Hello out there, we are new to this site ! Over the last few weeks we have been thinking about opening up one of our fields for wild campers to come and use. Do you all pay to use the pitches ? How would be go about doing this ? Many Thanks- The Funny Farmers :wave:


----------



## Deleted member 22727 (Sep 29, 2013)

most wild campers don't pay to camp. If you want a camp site you would have to build toilet and shower facilitys.


----------



## Smaug (Sep 29, 2013)

plum loco said:


> most wild campers don't pay to camp. If you want a camp site you would have to build toilet and shower facilitys.



That's not strictly true, a traditional campsite needs all that & EHUs & planning permission, but  CL/CS or whatever you choose to call them can take up to 5 vans at a time without planning permission & requires only a field, a tap & a chemical toilet emptying point. But you also need to be affiliated & approved by an organisation with the right to grant you your certificate. I would suggest you contact the Motorhome & Camping club as they do not insist on you turning away non-members. 

You can also have one van at a time on up to 28 days per year without any certification, facilities or approvals, There are separate rules for "meets" too, but I have no idea what they are.

Incidentally, if I have got any of the above wrong, please correct me as it is not my area of expertise, just trying to help.


----------



## Deleted member 21686 (Sep 29, 2013)

Welcome to the forum.


----------



## Talbot (Sep 29, 2013)

I recently paid £5 to stay on a field in Scotland with no facilities whatsoever.
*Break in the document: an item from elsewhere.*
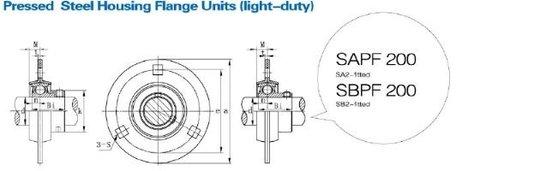 FSB-SAPF200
However it was 2 yards from the sea and one of the most beautiful landscapes I have ever stayed at. Whilst I park free whenever I can, I think it depends on where your location is. You haven't said much about it. Is the field by the sea? Or is it a rural location with great views? Please tell us more.


----------



## Aikidoamigo (Sep 29, 2013)

Some details on the GPS location would help or some images with views etc


----------



## Blodwyn Pig (Sep 29, 2013)

:welcome: to the forum


----------



## onion (Sep 30, 2013)

*Brilliant location*

Hi please give more.


----------



## onion (Sep 30, 2013)

*Brilliant location*

Hi sorry but I come from Scotland & think that most of Scotland is brilliant for wild camping & think that some farmers just want to make money from us, so if u have something please say .


----------



## lotusanne (Sep 30, 2013)

Welcome to the forum, sounds a great idea to me, I am happy to pay a fiver a night for a place in a field with no facilites,  as wilding isn't always suitable - if you have kids or dogs you want to be somewhere that its safe for them to run around not on the side of a road or in a layby. Or if you want to stay a few nights but don't want to go to a regular campsite as you don't want or need the facilites and the rows of vans.  In fact I am always on the look out for farmers fields like yours, so I would definitely be up for it.  Hope you decide to go ahead, wher abouts are you?


----------



## molly 2 (Sep 30, 2013)

*Nice one*

Hi the most important point is how far are you from a doommbar outlet  (PUB)


----------



## johnmac185 (Sep 30, 2013)

hi amy,
sounds good, like to know more, is it level field with reasonably hard , not too 
long regularly cut grass, what about location , as it near to main road , any other facilities such as pub where to use toilets and get food,,,also where in the country are you that would help,,,John


----------